Safety and comfort may feel good in the short term, but never over time. Compromises here and there ultimately bring peace robbing guilt. The internal peace, the kind that says, “It is well with my soul” only comes from making the hard choices that can land you in unsafe places.
Loving Jesus isn’t always easy, but it sure is the best way to live.

It’s Good to Be King

Someone or something will be your King.
2 Chronicles 35 and 36 tell an interesting story. One king is replaced by another who is ruled by another, all foretold by the one and only true King, God Himself.
The story begins with Judah’s King Josiah going to war with Egypt’s King Neco without getting instructions from God, Israel’s true King. Why? He wanted to be his own king. This resulted in his death by Neco, who put Judah under tribute. This effectively made Neco king of Judah, who then made Jehoiakim “king” of Judah. Will Jehoiakim surrender and make God his king?
Nope. Nebuchadnezzar, king of Babylon, defeats Neco at the Battle of Carchemish (predicted in Jer. 46:1-12) who now becomes Judah’s king. Jehoiakim, like his dad, wants to be his own king and rebels against Nebuchadnezzar. This resulted in his being hauled off to Babylon by King Nebuchadnezzar, who also guts the temple and installs Jehoiachin as “king.”

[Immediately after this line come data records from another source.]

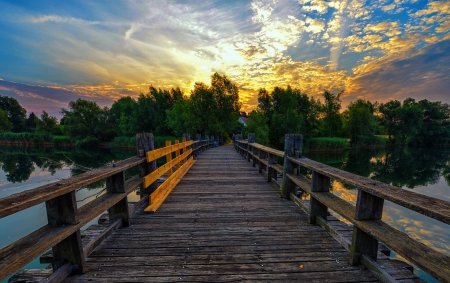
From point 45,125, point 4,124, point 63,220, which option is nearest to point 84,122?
point 45,125

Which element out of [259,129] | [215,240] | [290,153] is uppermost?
[290,153]

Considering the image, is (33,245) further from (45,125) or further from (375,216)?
(45,125)

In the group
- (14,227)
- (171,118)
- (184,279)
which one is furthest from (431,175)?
(171,118)

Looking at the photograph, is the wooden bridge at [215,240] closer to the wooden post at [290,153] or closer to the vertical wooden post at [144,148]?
the vertical wooden post at [144,148]

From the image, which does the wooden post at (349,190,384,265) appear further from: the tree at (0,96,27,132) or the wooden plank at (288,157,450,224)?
the tree at (0,96,27,132)

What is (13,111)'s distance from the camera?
66.0 meters

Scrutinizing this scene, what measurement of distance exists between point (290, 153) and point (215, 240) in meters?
2.42

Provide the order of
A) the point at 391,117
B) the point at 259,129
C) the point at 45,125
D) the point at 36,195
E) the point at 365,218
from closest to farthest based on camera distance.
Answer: the point at 36,195 → the point at 365,218 → the point at 259,129 → the point at 391,117 → the point at 45,125

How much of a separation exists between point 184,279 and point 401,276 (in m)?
2.11

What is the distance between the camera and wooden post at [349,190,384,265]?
1986 mm

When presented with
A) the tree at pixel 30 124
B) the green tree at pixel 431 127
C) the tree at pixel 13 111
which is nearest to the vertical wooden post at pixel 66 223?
the green tree at pixel 431 127

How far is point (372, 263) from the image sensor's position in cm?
195

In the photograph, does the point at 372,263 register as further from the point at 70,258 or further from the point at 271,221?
the point at 70,258

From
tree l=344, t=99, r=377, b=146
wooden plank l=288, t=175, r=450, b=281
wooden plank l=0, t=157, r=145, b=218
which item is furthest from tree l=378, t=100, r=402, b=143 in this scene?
wooden plank l=0, t=157, r=145, b=218
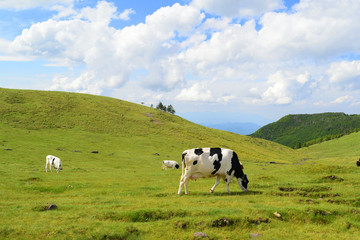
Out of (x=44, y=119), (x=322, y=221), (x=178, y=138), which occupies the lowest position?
(x=322, y=221)

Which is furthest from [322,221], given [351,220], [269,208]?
[269,208]

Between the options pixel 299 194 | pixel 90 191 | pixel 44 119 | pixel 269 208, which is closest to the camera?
pixel 269 208

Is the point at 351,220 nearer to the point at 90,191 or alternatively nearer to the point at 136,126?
the point at 90,191

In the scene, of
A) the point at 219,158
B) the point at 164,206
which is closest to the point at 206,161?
the point at 219,158

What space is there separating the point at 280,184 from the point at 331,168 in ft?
34.0

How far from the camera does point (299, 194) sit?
1912cm

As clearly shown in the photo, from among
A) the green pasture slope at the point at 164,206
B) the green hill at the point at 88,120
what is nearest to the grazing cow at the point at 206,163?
the green pasture slope at the point at 164,206

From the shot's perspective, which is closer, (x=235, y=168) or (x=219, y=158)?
(x=219, y=158)

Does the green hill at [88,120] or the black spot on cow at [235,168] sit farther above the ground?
the green hill at [88,120]

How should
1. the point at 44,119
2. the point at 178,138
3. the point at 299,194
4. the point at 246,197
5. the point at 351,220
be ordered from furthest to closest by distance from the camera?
1. the point at 178,138
2. the point at 44,119
3. the point at 299,194
4. the point at 246,197
5. the point at 351,220

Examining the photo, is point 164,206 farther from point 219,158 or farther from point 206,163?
point 219,158

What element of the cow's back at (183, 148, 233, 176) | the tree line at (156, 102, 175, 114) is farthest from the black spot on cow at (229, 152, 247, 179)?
the tree line at (156, 102, 175, 114)

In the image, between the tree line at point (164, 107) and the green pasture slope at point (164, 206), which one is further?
the tree line at point (164, 107)

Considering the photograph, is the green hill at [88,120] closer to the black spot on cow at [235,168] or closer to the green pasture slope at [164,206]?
the green pasture slope at [164,206]
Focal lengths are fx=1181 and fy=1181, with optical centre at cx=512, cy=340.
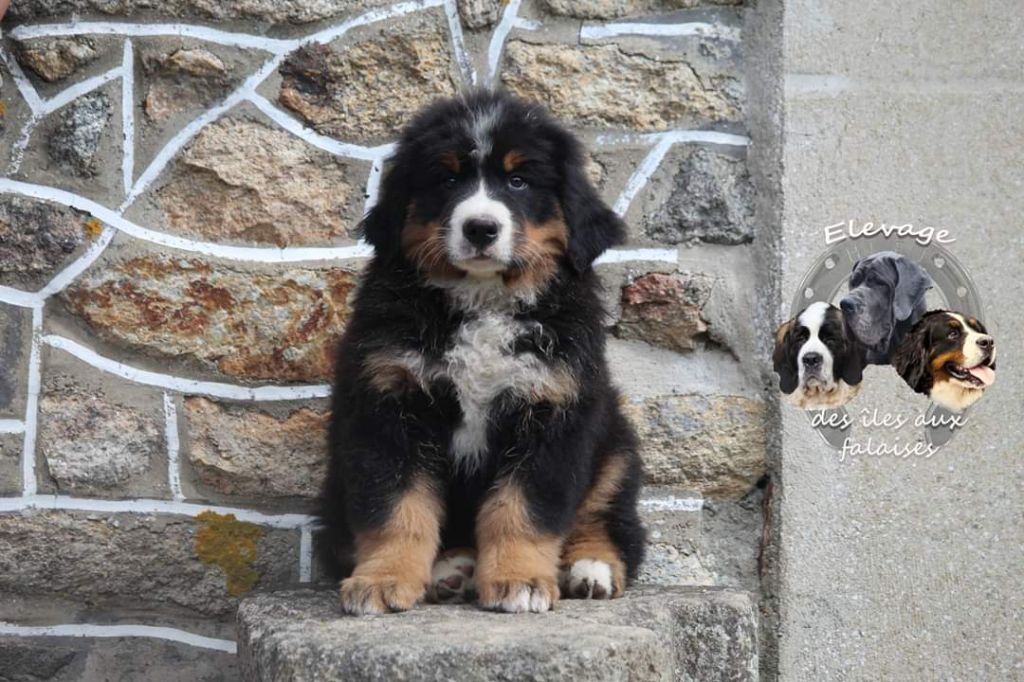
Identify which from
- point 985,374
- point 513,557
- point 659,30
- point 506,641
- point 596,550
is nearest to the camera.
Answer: point 506,641

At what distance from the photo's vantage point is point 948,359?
3869mm

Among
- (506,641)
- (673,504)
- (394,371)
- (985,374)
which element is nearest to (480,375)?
(394,371)

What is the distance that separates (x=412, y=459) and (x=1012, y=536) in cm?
195

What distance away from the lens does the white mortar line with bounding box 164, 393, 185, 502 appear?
3879 mm

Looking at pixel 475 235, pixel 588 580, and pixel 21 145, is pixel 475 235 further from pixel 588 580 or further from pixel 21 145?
pixel 21 145

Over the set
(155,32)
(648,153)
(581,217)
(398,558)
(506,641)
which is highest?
(155,32)

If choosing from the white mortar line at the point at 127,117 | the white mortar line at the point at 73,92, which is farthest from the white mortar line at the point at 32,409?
the white mortar line at the point at 73,92

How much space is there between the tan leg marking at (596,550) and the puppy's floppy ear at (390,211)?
0.90 m

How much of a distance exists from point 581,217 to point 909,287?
1301mm

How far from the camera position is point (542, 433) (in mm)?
3146

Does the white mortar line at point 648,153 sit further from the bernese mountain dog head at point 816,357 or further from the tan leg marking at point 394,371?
the tan leg marking at point 394,371

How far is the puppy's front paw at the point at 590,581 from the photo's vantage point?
326cm

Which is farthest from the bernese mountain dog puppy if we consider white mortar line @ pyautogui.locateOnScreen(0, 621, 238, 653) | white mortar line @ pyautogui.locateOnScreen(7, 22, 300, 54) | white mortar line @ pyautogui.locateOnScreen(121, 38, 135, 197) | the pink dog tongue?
the pink dog tongue

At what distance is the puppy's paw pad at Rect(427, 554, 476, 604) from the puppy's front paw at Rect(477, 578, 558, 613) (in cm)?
28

“King” Jehoiachin eventually wants to be his own king so he also makes the decision to rebel against King Nebuchadnezzar with the same results: he takes more stuff from the Temple and installs Zedekiah as “king.” What does Zedekiah do? He repeats this losing cycle of trying to be his own king. This led to Nebuchadnezzar getting rid of all “kings” in Judah by destroying Jerusalem and the Temple.
God, Israel’s true King, sent message after message to the Israelites – make me King and all this losing ends. They refused to listen.

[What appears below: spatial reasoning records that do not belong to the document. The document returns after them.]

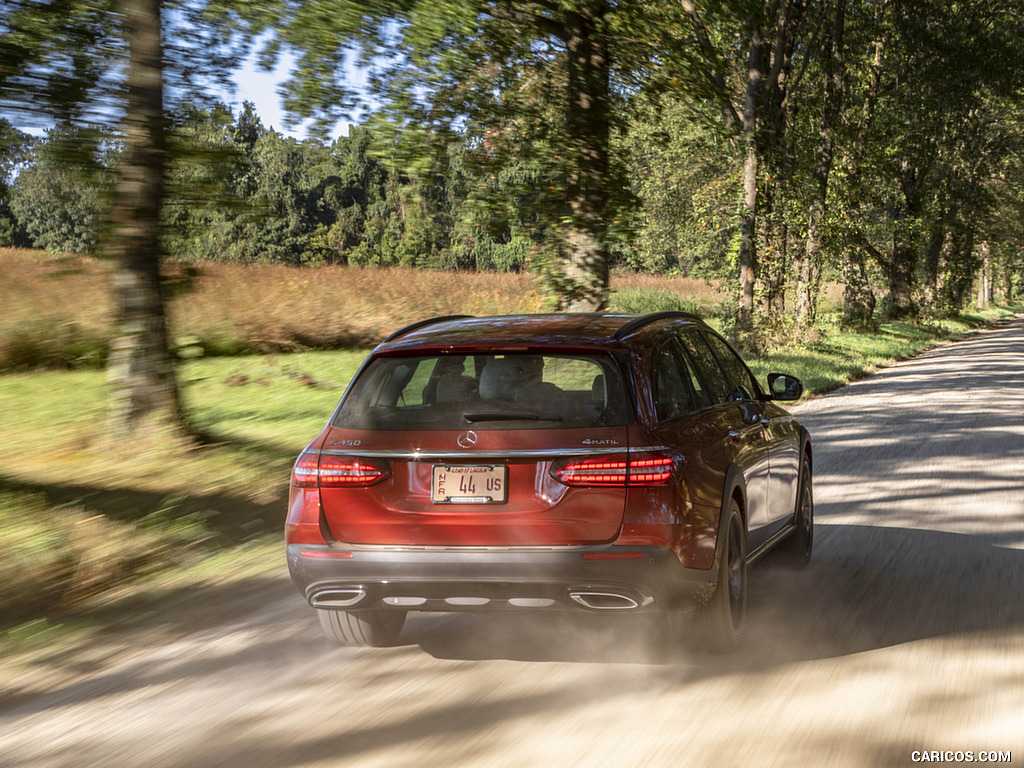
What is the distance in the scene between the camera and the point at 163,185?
32.6 ft

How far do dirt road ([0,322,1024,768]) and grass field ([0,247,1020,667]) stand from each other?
1249 mm

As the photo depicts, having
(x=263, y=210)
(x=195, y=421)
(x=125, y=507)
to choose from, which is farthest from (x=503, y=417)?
(x=195, y=421)

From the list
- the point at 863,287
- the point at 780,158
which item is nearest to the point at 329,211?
the point at 863,287

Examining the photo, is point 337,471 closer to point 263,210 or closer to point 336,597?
point 336,597

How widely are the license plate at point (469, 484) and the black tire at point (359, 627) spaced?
36.5 inches

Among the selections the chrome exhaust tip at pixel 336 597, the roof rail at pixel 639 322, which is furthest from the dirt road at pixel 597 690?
the roof rail at pixel 639 322

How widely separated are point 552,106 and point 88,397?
7116mm

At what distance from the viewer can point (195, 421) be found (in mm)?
12188

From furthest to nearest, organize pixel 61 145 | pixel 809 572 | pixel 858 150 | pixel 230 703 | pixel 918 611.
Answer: pixel 858 150 < pixel 61 145 < pixel 809 572 < pixel 918 611 < pixel 230 703

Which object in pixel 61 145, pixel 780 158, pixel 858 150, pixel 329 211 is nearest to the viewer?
pixel 61 145

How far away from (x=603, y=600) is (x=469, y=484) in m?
0.72

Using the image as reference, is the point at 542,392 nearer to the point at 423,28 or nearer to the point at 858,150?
the point at 423,28

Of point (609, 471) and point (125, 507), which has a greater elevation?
point (609, 471)

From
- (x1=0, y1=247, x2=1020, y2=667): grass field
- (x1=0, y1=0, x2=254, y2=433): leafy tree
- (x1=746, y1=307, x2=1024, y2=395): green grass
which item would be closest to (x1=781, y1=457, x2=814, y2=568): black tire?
(x1=0, y1=247, x2=1020, y2=667): grass field
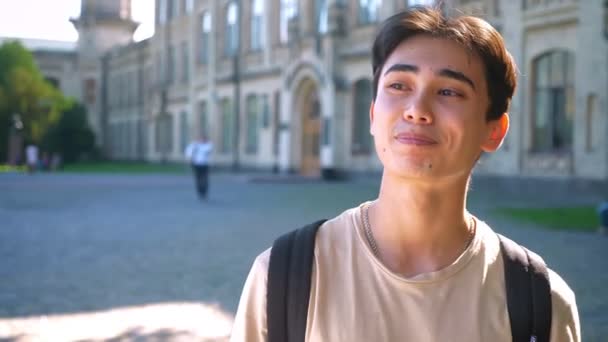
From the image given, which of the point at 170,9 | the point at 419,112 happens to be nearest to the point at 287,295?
the point at 419,112

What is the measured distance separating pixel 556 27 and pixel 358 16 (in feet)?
36.7

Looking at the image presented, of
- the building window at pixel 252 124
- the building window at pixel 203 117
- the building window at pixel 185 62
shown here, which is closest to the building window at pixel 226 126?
the building window at pixel 252 124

Someone or something will be king of your life. The question is, who or what will that be – God, yourself, or your drug of choice? You can stop the losing cycle and experience victory by stop trying to be your own king! Choose to listen to and follow Jesus, not yourself or your drug, to victory through Spirit empowered faith choices.

Fill ‘er Up!

To be full of Jesus means to know emptiness without Him.

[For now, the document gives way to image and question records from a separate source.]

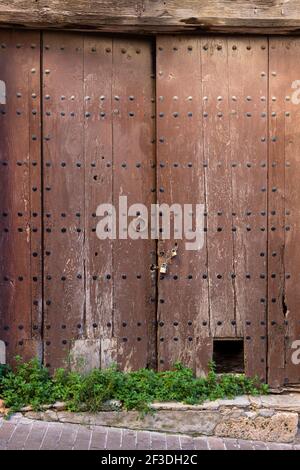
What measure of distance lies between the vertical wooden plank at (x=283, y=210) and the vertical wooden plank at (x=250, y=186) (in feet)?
0.18

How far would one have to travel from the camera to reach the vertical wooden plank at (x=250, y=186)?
4.21m

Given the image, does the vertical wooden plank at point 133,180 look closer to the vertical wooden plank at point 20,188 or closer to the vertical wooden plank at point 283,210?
the vertical wooden plank at point 20,188

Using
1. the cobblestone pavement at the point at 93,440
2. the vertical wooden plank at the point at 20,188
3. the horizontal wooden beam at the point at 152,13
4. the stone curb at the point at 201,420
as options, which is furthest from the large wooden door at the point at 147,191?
the cobblestone pavement at the point at 93,440

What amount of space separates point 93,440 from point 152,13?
2824 mm

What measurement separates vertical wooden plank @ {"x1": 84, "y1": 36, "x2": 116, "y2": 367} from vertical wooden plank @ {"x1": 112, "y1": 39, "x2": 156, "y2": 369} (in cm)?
4

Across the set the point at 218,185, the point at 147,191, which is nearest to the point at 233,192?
the point at 218,185

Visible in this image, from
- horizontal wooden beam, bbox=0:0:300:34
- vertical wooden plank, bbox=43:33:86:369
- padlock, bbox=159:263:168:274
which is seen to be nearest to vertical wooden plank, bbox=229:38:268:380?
horizontal wooden beam, bbox=0:0:300:34

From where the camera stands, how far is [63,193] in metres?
4.22

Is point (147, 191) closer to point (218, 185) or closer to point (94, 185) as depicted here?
point (94, 185)

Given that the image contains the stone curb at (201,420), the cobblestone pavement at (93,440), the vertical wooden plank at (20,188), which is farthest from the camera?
the vertical wooden plank at (20,188)

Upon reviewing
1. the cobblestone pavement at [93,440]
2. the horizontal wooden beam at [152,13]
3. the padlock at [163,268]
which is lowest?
the cobblestone pavement at [93,440]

We sing a song in our Sunday service that says “I want more of you, Jesus.” Well, we must first experience emptiness or we wouldn’t even know to make such a request.
And what does it take to experience emptiness? The Spirit to show us that we have bricks taking up valuable space in our lives. I grew up in the days before the latest water saving toilet technologies. We’d put bricks in the water tank in order to conserve water. This way the tank would be “full”, even though it wasn’t, in order to shut off the water.
We are just like that toilet bowl tank. We have bricks taking up space where water should be. As finite beings we can only hold so much water; and yet, our drugs of choice/our ways of living take up space making us feel full, when we’re not.
If you want more of Jesus, the living water, it will mean giving the Spirit permission to remove those bricks – your pet sins – so you can experience emptiness in order to start asking for more of Jesus, the only source of true living.
Remember, Jesus didn’t come to add Himself or new behaviors to us. In the tank illustration, it would lead to wasting water as it overflowed the bowl spilling onto the floor. No, Jesus came to replace us, those bricks, with Himself.
More of Jesus and less of you is a sign of a healthy Jesus disciple, one who loves and becomes like Jesus.